Thursday, January 5, 2012

frustrations in Pasar

A small but bustling market-city and with a constant influx of travelers, including many from hundreds of miles away, Pasar seemed a cosmopolitan places—and yet Gwinch received an inordinate number of long stares. He was not the only foreigner-- was he really the most foreign-looking foreigner? Well yes-- under his monks robes, battered armor and travel-grime-- he probably was the most foreign-looking, but still the way that people looked at him-- not hostile, but not welcoming, and several shades deeper than mere curiosity-- was a little disconcerting. ("I've got a big red sunburned nose, get over it!")

There was a monasterey of the Two-Fold Path in Pasar. Gwinch and his associates were welcomed there and the abbot gave him some useful information. Indeed, the Governor Kawabi had been there, only some few months earlier, and with a small band of weary, and world-weary, desperate men. The Governor wanted information about Tempat Larang. Everyone in Pasar had heard of Tempat Larang, an important, now-ruined city in a great, now-vanished empire. But they didn't know where it was. South. West. Southwest. Somewhere in the mountains.

And the Governor had also wanted to know the legends about the foreigner from beyond the Celestial Sea. Everyone knew that story-- or at least that they should do when they met him or what would happen if they did. Kill him? Welcome him? Buy him a new set of clothes? Would he revive the the old empire or would he destroy the last remnants? Would he aid one faction in subduing or converting its factions? Peaceful reconciliation? Or obliterating all-out war? Good luck in business? The abbot himself rejected such fantasies.

The Governor didn't like the answers he heard, and he visited the wrath of his frustration on several nearby villages. But he at least accepted that no one could give him a definitive answer and moved on.
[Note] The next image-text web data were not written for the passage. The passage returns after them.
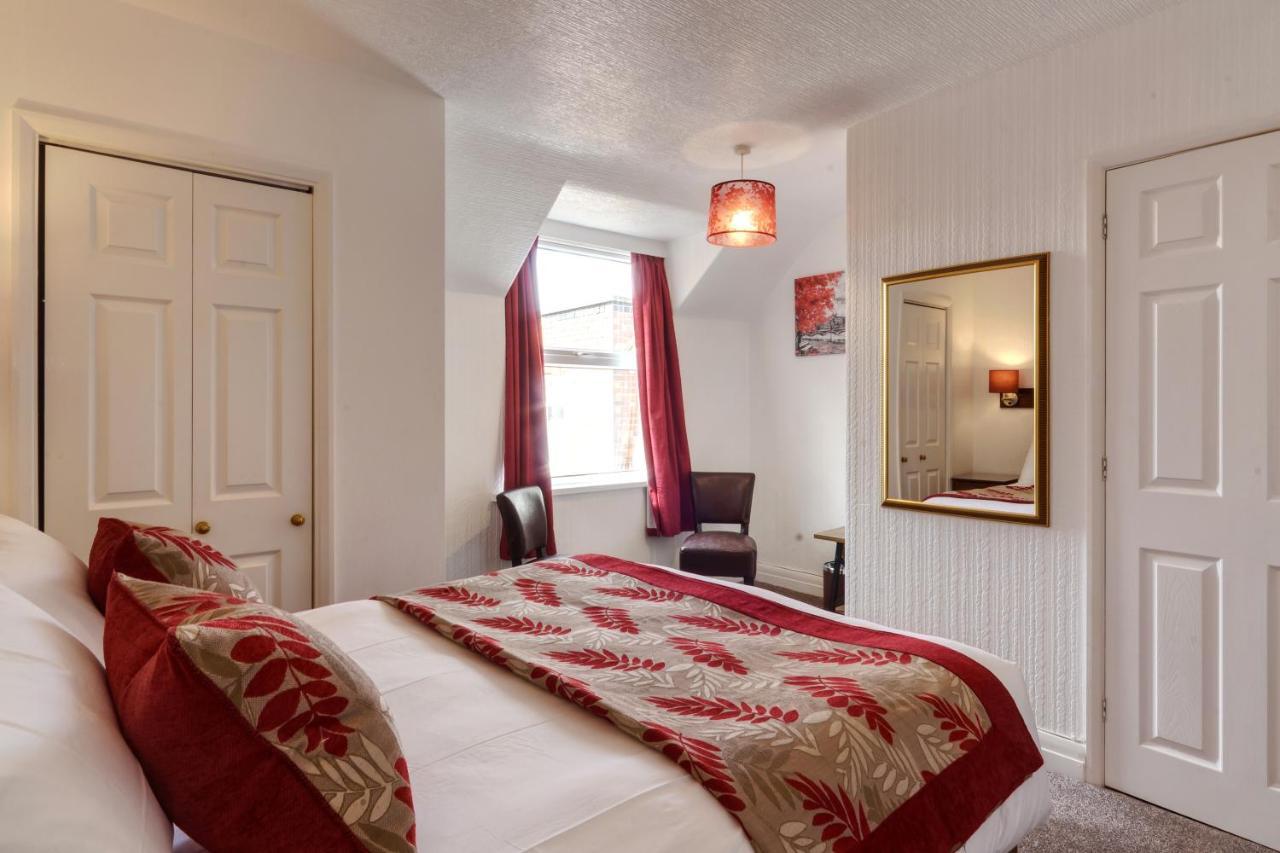 Palm Court Hotel Skegness Ngoại thất bức ảnh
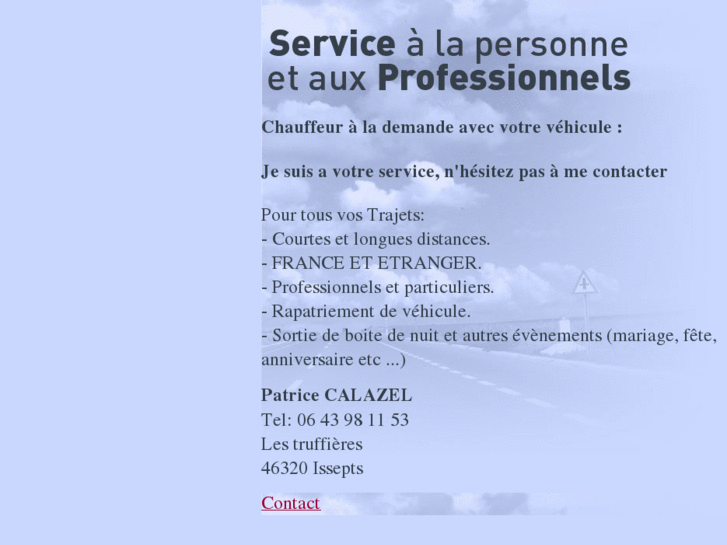 www.chauffeur-particulier.com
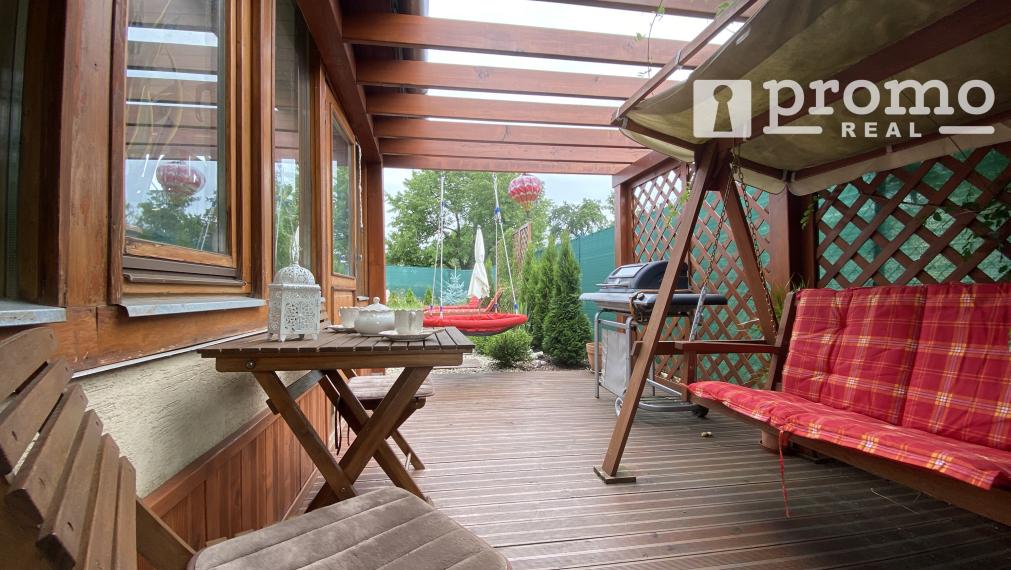 PREDANÉ HRAŠOVÍK 7 IZB, BAZÉN,GARÁŽ,POZEMOK 750m2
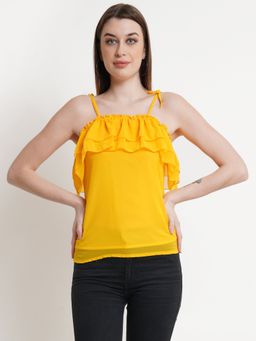 Dodo & Moa - Women's Solid/Plain Crop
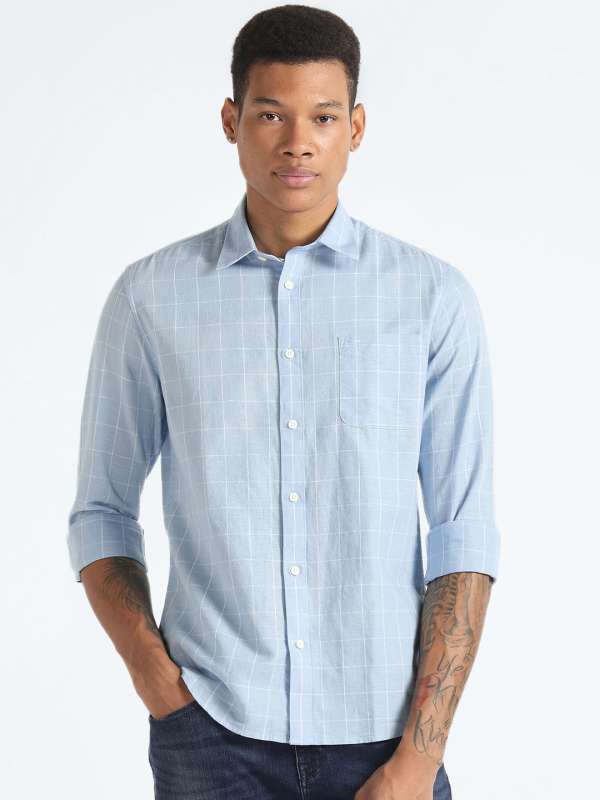 Flying machine shirts shop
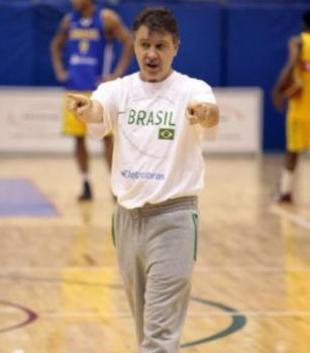 Brasil qued� confirmado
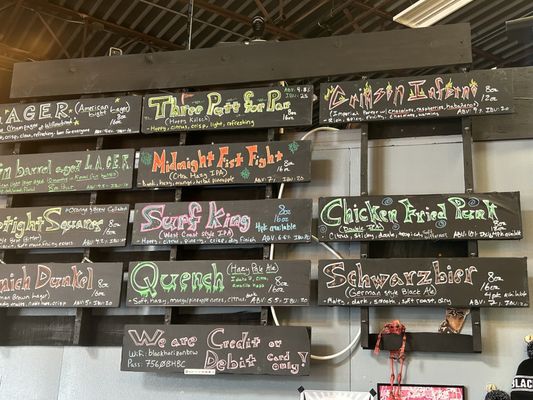 Black Horizon Brewing Company by null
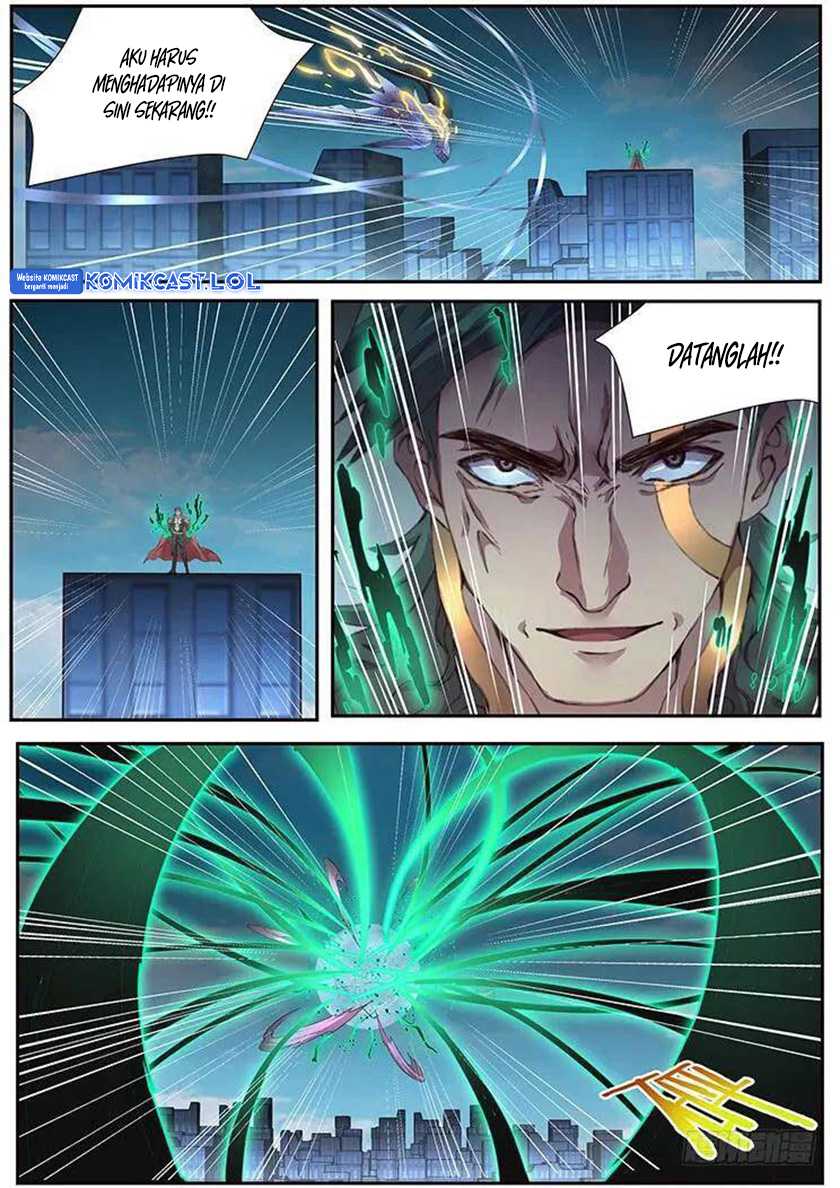 Girl and Science Chapter 451 - halaman 13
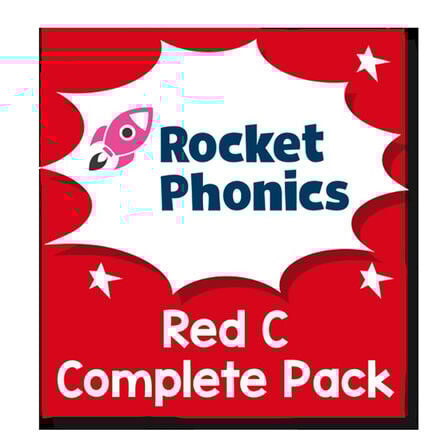 Reading Planet \- Red C Complete Pack  hi\-res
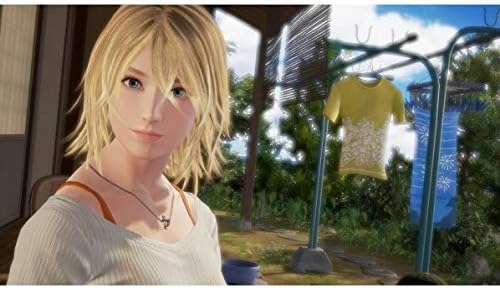 NAMCO Sommerunterricht: Allison Snow & Chisato Shinj (Import)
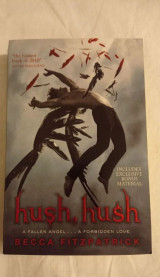 Hush Hush 2 τομοι Becca Fitzpatrick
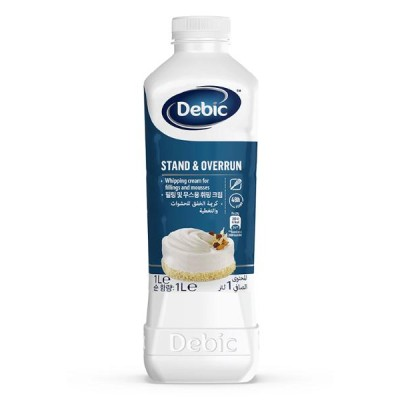 Debic Whipping Cream 35% UHT 6x1L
The General also passed through, asking the same questions. He was satisfied to at least get news of the Governor.

And now Gwinch was chasing both men? The abbot assigned 8 novices to his command, giving them the opportunity to see first-hand the traps laid by ambition.

The party spent several weeks in Pasar, staying at the local Monastery of the Two-Fold Path. Gwinch trained his men. Kishi just disappeared for a while and then came back. During their time in Pasar, Gwinch met Genzo, a warrior, an aristocrat, and a liege of the Emperor Khan Kobra. Genzo was interested in Gwinch’s background and his quest and offered to come with him on one condition. Like Gwinch, Genzo did not have a horse. And he was used to traveling with at least two horses, one for himself, and one for his armor and equipment. He had heard that there was a treasure buried in a village near Pasar—if they discovered the treasure, they might each buy horses and continue Gwinch’s mission in style.

They found the boulder that marked the place where the treasure was buried, according to stories, the tomb of a rich and evil man. Gwinch asked Saisho to do some research, and they discovered that in the days when Tempat Larang was a great city in a great empire, that empire’s greatest threat was a pirate named Chan Chiong. The governor of Tempat Larang hatched a plan to create strife among the pirates, and Chan Chiong was captured by his own men. As punishment, he was sealed inside a vault near a village on the Northern villages of that empire. Although less than certain that they would actually find a treasure, Gwinch and his associates worked with Kenzo to move the boulder that sealed the vault and ventured inside.

The party overcome several traps and magical guardians, but were stymied by a pair of stone lions that stood on either side of a secret door.
IMG_0487 by Brayo
IMG_0487, a photo by Brayo on Flickr.
They could hear Chan Chiong on the other side of the wall, first engaged in counting something, and then begging them to free him so that he might avenge himself on the rulers of Tempat Larang. But he could offer no advice. Gwinch tried waving food in front of the lions and singing the songs that had helped them open other doors within the vault, but the only way to get the statues to do anything was to attack them. When hit with weapons, the statues briefly came to life, but then returned to the wall. Gwinch devised a plan for killing the lions before they could resume their stone form, but this left him only with two dead lions, a blank wall, and the voice of Chan Chiong, promising riches if only they would move the wall. Sorry!